Emeritus is the nation's largest assisted-living company, with annual revenue of $900 million. It operates 308 senior-living communities in 36 states, with a total potential capacity for 32,300 residents. The chain recently purchased an additional 140 homes from the bankrupt Sun West chain of care facilities.

Emeritus could face criminal charges for falsely claiming to be a state-licensed assisted living center.  It's a crime in Iowa for a company to falsely claim that it's a state-licensed assisted living facility, h, and the Iowa Department of Inspections and Appeals plans to refer the matter to county prosecutors for consideration of criminal charges.

Disabled Iowans - some near death and in need of constant supervision or skilled nursing care - signed contracts with the home that specifically described the facility as "licensed by the state of Iowa as an assisted-living facility." In some cases, residents were referred to Emeritus by physicians who were led to believe that the home was licensed to provide skilled nursing care.

Company records indicate the home has been charging each of the residents up to $3,800 per month in fees.

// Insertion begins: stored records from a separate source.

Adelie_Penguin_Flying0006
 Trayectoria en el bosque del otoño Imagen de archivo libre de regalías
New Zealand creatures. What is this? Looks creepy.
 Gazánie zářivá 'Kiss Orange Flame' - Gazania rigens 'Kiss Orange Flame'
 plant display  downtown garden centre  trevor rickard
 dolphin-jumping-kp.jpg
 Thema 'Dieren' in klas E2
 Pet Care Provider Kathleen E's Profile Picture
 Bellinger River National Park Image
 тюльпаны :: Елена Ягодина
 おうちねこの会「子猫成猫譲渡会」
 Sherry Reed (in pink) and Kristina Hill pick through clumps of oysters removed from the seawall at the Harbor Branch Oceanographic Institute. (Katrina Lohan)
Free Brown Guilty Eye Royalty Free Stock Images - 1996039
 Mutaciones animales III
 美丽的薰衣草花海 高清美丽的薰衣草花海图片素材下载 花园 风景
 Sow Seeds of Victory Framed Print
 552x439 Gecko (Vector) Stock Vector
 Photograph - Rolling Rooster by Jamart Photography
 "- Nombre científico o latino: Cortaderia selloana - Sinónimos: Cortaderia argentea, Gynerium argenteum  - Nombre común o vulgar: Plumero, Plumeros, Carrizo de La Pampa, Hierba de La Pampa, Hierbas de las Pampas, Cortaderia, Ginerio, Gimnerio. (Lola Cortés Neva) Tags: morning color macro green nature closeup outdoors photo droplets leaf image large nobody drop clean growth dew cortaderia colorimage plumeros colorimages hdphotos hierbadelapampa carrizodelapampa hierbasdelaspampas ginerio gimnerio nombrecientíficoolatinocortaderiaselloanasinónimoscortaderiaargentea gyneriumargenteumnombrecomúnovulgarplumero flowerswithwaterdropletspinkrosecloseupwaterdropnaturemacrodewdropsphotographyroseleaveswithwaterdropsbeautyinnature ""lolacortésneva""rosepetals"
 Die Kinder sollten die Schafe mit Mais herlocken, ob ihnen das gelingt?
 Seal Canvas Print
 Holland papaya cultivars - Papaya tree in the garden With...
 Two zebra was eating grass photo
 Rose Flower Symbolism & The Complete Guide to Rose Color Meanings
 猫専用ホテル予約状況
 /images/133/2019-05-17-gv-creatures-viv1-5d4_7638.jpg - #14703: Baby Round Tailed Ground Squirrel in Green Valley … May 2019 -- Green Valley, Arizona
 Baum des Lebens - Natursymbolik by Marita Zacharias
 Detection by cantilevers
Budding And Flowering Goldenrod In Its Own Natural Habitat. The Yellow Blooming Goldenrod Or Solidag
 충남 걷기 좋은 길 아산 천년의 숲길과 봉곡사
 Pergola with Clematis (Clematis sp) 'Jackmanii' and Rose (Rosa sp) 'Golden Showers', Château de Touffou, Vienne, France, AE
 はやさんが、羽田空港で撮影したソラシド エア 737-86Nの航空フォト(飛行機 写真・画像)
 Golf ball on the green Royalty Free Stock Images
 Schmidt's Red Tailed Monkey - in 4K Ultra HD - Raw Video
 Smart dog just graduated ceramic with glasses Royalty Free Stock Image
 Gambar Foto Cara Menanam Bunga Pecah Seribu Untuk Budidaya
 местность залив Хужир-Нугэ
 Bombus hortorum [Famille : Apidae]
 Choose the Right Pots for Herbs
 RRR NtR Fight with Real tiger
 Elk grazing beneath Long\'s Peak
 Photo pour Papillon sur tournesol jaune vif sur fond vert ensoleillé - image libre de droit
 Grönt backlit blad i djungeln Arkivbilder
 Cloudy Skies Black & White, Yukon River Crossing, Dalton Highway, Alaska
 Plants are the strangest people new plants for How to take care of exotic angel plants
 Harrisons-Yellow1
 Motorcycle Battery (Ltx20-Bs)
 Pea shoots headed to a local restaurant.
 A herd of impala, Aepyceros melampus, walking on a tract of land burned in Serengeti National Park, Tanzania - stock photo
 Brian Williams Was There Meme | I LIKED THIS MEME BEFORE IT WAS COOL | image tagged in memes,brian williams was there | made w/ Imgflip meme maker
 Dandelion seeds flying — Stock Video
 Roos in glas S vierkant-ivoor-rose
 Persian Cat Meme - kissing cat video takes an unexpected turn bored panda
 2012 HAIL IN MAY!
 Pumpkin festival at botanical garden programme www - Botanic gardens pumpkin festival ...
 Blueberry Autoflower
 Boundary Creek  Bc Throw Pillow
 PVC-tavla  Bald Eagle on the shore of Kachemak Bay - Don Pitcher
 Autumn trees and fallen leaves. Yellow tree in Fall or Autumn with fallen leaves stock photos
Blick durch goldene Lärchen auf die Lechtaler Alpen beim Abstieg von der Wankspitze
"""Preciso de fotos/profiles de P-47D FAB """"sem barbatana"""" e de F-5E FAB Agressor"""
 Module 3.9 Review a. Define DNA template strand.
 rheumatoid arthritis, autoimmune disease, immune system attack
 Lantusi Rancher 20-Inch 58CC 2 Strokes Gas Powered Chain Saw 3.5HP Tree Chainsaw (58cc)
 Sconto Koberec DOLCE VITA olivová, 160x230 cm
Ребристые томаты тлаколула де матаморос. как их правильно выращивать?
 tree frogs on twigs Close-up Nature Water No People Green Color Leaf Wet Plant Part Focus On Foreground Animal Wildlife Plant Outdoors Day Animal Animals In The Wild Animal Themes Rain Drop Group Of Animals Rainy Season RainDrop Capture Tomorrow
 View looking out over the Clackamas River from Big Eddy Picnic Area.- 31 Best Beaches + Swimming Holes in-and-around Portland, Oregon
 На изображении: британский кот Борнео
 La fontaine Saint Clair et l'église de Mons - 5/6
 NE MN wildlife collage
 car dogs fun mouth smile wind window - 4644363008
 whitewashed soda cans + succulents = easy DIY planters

In at least one instance, it allegedly charged a resident $10,000 as a nonrefundable "move-in fee."

The company's false claims should have been uncovered in March when inspectors visited the home.  Emeritus was cited for having two residents whose medical needs could be met only by an assisted living center or a nursing home. The home promised that in the future it would only admit people who were suitable for a residential care facility. In July, inspectors revisited the home in response to a complaint and saw the problem was much larger in scope than they had previously believed. For at least 30 months, the home had been holding itself out as an assisted living center. Some of the residents were being treated for cancer, kidney failure and severe dementia. Some were receiving hospice care.  In all, 17 residents were judged to be in need of care above and beyond what could be legally provided by the home.

State inspectors determined the home's new administrator, hired just a few weeks before, had no education or experience pertaining to the management of a residential care facility and didn't meet the minimum legal requirements to run such a facility.

The home's website and automated telephone system continued to promote the home as "the assisted living community of choice."

Emeritus Senior Living owns two other Iowa care facilities: Northpark Place Senior Living Community in Sioux City, a residential care facility the company purchased on Aug. 5, and Emeritus of Urbandale, a fully licensed assisted living facility that has faced numerous sanctions from the state in the past 18 months.  At one point, the Urbandale facility's on-call registered nurse was a company official who lived in Urbana, Ill., a six-hour drive away.

One employee of the Urbandale facility allegedly admitted to inspectors that she had destroyed a patient's medical records and then created new, fictional reports to conceal the fact that a dying resident's children had to administer medication to their parent on several occasions because no nurse was available in the facility.

The Urbandale home has also been cited for housing a violent individual who assaulted and sexually fondled other residents over a period of several days until police were called and he was escorted from the building.

 

Medicare and Hospice

Health Leaders Media and the blog Free Market Mojo wrote interesting articles about how Medicare policies increase hospice stays.  The Medicare hospice benefit is designed to provide visits by an interdisciplinary care team to better manage pain and other end of life issues and to provide psychosocial and spiritual support in the nursing home setting for residents and their families.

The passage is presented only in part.